In a lengthy dispute, U.S. regulators had pledged to eliminate Chinese companies from U.S.-based stock exchanges if China doesn’t permit inspections.
To my mind, this tentative agreement is certainly positive news. It’s a huge step in the right direction towards more amiable relations between the world’s two largest economies.
As I was quoted by Mena FN and Korea Times, amongst other media, the timing of the agreement is also positive as the two countries are still attempting to recover from the trade rifts stemming from when Trump was president. And at a time when tensions between the U.S. and China have been mounting over the war in Ukraine, China’s human rights record, and U.S. House Speaker Nancy Pelosi’s recent trip to Taiwan, which China claims as its territory.
I believe there are three key aspects to this agreement, which tries to end a decade-long dispute between the two nations.
First, China wants to be a major player within the global trade and financial community, and this agreement is a nod to globalisation, which is what is very much needed now to boost global economic growth and tackle the worldwide cost of living crisis.
Second, efforts must now be made to use the power of global trade not just for economic superiority, but for peace where it is threatened around Taiwan. If trade relations improve, the hot political and military heads can be cooled.

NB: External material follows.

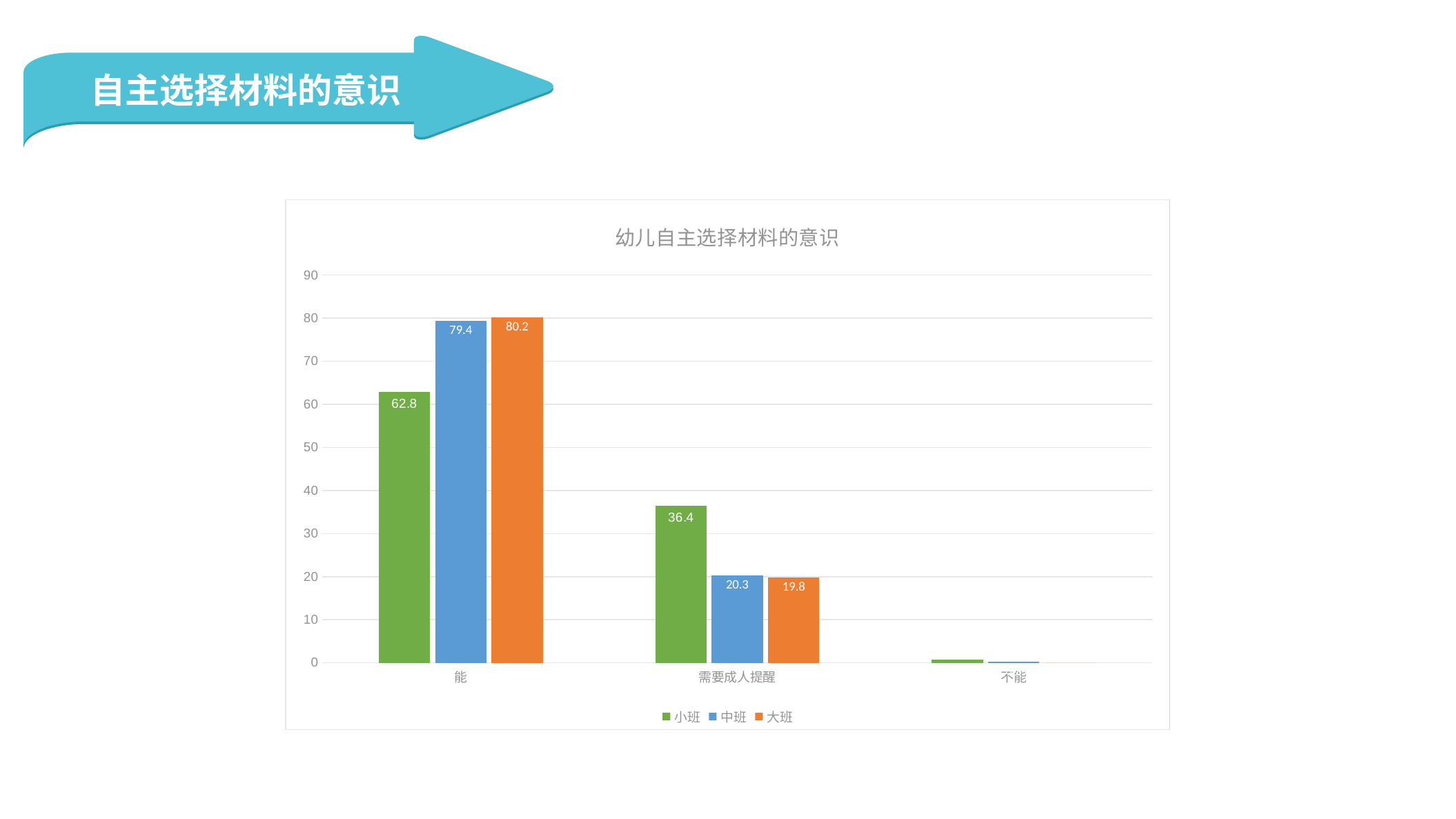
Is the value for 小班 in the 不能 category greater or less than 10? less What is the title of the chart? 幼儿自主选择材料的意识 What is the value for 中班 in the 需要成人提醒 category? 20.3 Which series has the lowest value in the 需要成人提醒 category? 大班 Which series has the highest value in the 能 category? 大班 Which is larger in the 需要成人提醒 category, 小班 or 中班? 小班 What kind of chart is shown on the slide? bar chart How many categories are shown on the x axis? 3 What is the value for 小班 in the 能 category? 62.8 How many series does the legend list? 3 What is the difference between the 中班 and 小班 values in the 能 category? 16.6 What is the value for 大班 in the 能 category? 80.2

And third, last week’s agreement should act as a screaming wake-up call for global investors. Over the past few months, we’ve seen a number of investors spurning the world’s second-largest economy. Around US$300 billion could exit the country in 2022, over twice as much as last year’s outflow of $129 billion, according to forecasts by the Washington-based Institute of International Finance.
Unpredictable regulatory crackdowns, Beijing’s zero-Covid policy and China’s jittery real estate sector are just some of the factors cited by investors for pulling out. Yet I believe they should look at the bigger picture on China, in order to boost their capital growth.
As China shifts from an export economy to a consumption one, that, in the long run, will be more sustainable. Furthermore, as the country moves up the value chain, it is obtaining an increasing number of foreign brands, market networks and technologies that will further reinforce its position for global investors.
The potential for growth is still huge, as the country’s urbanisation strategy is still in its infancy and the scope is immense. Additionally, the reform of state-owned businesses could create major investment opportunities.
Officials will also likely implement broader stimulus packages to offset the worst impact of Covid lockdowns and other restrictions.
Consequently, as this new agreement could see U.S. inspectors complete audit work papers of Chinese companies with no edits, this is huge news for investors. So, those who want to boost their long-term wealth should certainly keep an open mind on the opportunities in China.